Search the material below for the word "show" and copy every line in which it occurs.

----

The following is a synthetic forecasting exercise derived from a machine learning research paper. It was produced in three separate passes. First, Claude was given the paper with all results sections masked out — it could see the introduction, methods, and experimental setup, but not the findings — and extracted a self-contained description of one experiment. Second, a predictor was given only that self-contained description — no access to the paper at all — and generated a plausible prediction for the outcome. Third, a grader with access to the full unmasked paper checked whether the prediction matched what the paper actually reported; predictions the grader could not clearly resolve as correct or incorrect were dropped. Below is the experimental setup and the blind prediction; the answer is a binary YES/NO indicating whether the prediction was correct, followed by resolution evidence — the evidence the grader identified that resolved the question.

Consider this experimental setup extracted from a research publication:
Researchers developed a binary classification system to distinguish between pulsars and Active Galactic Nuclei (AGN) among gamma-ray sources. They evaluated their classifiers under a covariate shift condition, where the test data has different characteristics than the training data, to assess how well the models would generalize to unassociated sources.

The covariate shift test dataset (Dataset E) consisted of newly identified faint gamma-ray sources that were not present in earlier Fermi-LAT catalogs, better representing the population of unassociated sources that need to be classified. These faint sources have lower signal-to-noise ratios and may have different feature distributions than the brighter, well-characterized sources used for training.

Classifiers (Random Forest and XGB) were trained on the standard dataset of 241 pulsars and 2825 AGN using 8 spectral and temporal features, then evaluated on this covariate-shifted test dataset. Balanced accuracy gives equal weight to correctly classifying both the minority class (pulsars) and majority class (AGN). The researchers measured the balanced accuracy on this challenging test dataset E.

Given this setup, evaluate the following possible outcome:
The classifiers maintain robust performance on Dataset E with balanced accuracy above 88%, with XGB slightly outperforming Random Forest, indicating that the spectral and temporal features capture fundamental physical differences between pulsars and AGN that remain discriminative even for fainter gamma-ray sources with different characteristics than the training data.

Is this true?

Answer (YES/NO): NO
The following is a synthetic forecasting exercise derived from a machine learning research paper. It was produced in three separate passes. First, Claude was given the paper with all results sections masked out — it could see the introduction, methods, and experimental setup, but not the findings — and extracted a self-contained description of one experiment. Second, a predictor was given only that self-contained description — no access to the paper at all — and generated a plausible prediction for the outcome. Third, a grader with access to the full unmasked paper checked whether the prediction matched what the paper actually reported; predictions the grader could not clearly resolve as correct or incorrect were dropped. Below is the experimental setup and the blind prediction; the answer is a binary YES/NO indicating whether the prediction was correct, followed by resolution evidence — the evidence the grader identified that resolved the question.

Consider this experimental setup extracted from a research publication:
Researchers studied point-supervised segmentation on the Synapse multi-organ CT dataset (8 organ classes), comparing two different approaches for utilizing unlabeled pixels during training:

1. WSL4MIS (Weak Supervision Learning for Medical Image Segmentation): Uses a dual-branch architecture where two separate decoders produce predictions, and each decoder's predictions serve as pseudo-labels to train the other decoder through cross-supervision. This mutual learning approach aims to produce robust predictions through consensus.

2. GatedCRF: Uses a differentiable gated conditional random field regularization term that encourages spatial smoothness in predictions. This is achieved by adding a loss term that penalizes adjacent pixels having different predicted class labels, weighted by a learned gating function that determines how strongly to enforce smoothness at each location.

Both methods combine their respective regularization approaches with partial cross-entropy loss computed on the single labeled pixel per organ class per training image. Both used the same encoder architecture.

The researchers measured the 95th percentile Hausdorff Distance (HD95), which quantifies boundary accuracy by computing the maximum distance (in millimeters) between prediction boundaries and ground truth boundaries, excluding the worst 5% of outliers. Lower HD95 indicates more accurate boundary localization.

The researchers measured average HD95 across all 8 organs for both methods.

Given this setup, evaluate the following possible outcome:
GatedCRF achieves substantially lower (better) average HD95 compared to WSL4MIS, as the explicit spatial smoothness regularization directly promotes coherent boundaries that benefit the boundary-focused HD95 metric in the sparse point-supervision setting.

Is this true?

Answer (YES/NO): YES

----

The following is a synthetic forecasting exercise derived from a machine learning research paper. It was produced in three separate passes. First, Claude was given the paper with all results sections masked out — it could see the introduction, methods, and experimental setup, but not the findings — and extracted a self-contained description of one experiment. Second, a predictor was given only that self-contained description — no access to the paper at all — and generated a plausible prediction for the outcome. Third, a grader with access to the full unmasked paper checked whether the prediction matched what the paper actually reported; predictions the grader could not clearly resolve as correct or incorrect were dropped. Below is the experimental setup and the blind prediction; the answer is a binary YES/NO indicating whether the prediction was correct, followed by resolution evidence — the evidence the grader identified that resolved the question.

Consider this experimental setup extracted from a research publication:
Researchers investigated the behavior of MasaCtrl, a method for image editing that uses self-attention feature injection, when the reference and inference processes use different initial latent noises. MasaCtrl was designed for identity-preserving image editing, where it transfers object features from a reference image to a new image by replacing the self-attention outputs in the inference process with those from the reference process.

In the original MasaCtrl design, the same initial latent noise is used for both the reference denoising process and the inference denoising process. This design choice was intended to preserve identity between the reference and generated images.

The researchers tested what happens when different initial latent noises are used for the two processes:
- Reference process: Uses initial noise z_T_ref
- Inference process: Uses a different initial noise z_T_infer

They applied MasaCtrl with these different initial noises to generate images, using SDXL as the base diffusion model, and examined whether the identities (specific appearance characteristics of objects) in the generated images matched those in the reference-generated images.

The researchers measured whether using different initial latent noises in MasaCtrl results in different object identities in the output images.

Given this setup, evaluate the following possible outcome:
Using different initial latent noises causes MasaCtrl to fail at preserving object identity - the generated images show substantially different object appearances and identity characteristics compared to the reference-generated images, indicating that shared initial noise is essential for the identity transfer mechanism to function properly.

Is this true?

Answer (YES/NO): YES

----

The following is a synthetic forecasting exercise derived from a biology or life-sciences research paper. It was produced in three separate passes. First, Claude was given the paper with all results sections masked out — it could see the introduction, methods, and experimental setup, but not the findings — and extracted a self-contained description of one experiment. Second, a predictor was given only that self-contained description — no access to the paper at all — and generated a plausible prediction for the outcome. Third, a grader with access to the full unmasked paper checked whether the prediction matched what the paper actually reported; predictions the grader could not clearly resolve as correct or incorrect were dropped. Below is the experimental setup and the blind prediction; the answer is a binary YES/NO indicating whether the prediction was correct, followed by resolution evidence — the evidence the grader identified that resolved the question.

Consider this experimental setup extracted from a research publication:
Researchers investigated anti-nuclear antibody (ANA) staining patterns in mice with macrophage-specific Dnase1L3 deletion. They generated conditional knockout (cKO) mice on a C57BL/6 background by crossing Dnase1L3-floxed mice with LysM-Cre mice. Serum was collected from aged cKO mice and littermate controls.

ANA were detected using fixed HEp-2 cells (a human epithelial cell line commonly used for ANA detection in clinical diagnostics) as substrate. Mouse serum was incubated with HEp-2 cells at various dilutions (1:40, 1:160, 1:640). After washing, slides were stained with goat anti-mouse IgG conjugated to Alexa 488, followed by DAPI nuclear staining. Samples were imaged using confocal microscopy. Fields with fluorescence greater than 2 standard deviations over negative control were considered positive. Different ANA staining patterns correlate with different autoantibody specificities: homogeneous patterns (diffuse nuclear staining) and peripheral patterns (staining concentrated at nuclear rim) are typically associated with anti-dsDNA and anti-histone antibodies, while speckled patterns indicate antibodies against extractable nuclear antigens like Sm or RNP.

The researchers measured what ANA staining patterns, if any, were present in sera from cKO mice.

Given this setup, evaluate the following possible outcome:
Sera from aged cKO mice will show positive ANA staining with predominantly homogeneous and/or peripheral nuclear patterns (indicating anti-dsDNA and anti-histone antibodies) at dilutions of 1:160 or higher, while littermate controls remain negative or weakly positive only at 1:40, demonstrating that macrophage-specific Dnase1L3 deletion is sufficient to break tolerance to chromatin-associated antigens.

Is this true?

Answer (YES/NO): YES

----

**Solution to the problem:**
Using different initial latent noises causes MasaCtrl to fail at preserving object identity - the generated images show substantially different object appearances and identity characteristics compared to the reference-generated images, indicating that shared initial noise is essential for the identity transfer mechanism to function properly.
Sera from aged cKO mice will show positive ANA staining with predominantly homogeneous and/or peripheral nuclear patterns (indicating anti-dsDNA and anti-histone antibodies) at dilutions of 1:160 or higher, while littermate controls remain negative or weakly positive only at 1:40, demonstrating that macrophage-specific Dnase1L3 deletion is sufficient to break tolerance to chromatin-associated antigens.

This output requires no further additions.